Infine, al verso 15 la parola abbraccio anticipa la conclusione mariana: l’«abbraccio della Madre» è quello tipico dell’iconografia della Pietà, come suggerisce ancora Munaretto. Ha dunque valore attivo: è un abbraccio che interviene benignamente sulle cose e le cambia. In questo caso Maria, vincendo nel riscatto del Figlio «lo strazio che l’avvince», riconduce il Natale al mistero della Pasqua.

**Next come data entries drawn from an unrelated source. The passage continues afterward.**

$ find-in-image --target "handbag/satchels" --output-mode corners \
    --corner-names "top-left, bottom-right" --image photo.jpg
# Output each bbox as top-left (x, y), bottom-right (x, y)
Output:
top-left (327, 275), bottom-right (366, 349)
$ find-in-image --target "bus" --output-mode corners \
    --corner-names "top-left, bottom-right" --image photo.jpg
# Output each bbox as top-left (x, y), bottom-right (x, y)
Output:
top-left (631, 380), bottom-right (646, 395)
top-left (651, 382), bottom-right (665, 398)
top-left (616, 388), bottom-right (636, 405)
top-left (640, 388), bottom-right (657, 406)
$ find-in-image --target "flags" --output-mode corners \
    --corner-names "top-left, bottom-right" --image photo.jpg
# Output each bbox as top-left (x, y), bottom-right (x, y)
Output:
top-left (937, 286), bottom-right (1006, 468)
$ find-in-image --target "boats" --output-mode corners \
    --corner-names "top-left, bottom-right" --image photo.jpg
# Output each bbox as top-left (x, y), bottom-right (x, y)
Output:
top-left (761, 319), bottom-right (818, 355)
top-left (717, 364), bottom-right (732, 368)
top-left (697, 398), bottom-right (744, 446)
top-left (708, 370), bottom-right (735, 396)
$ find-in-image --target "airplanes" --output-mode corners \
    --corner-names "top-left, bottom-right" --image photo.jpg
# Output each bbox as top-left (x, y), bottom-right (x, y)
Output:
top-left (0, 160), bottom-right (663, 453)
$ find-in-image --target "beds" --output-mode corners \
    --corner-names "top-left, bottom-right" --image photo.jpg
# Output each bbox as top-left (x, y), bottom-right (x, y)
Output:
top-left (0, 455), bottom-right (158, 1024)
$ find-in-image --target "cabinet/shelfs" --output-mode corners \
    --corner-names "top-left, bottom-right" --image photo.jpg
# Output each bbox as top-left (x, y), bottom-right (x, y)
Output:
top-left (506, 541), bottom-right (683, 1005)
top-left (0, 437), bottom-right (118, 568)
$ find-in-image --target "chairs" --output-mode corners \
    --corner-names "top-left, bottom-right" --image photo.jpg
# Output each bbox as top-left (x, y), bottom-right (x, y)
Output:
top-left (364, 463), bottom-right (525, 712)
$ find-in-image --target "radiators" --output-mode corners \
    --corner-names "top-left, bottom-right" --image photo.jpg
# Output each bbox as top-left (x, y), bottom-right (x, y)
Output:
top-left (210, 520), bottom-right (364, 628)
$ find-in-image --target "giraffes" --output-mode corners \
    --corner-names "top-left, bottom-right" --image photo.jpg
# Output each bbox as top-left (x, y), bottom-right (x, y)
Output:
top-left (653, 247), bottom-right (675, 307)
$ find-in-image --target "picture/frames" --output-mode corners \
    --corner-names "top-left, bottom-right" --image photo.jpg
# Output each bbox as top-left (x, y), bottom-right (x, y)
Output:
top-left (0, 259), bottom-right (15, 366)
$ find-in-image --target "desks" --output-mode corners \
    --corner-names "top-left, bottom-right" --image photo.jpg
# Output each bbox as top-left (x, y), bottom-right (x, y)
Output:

Lo stesso Rebora ci aveva proposto in uno dei suoi Scritti spirituali una riflessione in prosa che conferma l’assunto essenziale della poesia. Vale la pena di riprodurla qui, a completamento del nostro discorso:
La mancanza del senso unitario delle Verità di Fede ci fa perdere il più dell’insegnamento vitale che la S. Chiesa si ripromette, presentandoci i Misteri principali dell’Anno liturgico; ma in nessun caso il danno della mutilazione è sì rilevante e sfigurante come nei riferimenti a questa Festa essenziale e tanto universalmente sentita. Il Natale ne soffre alla radice, il sentirlo fine a sé, con prevalenza di motivi sentimentali della famiglia e della beneficenza; mentre invece la prima Venuta di Cristo riceve tutto il suo mordente dal secondo e conclusivo suo ritorno nella maestà della gloria, giudicante appunto l’uso fatto di questo suo Avvento, che è dolcissima poesia, e insieme, per i nostri peccati, pieno patimento fino alla Croce.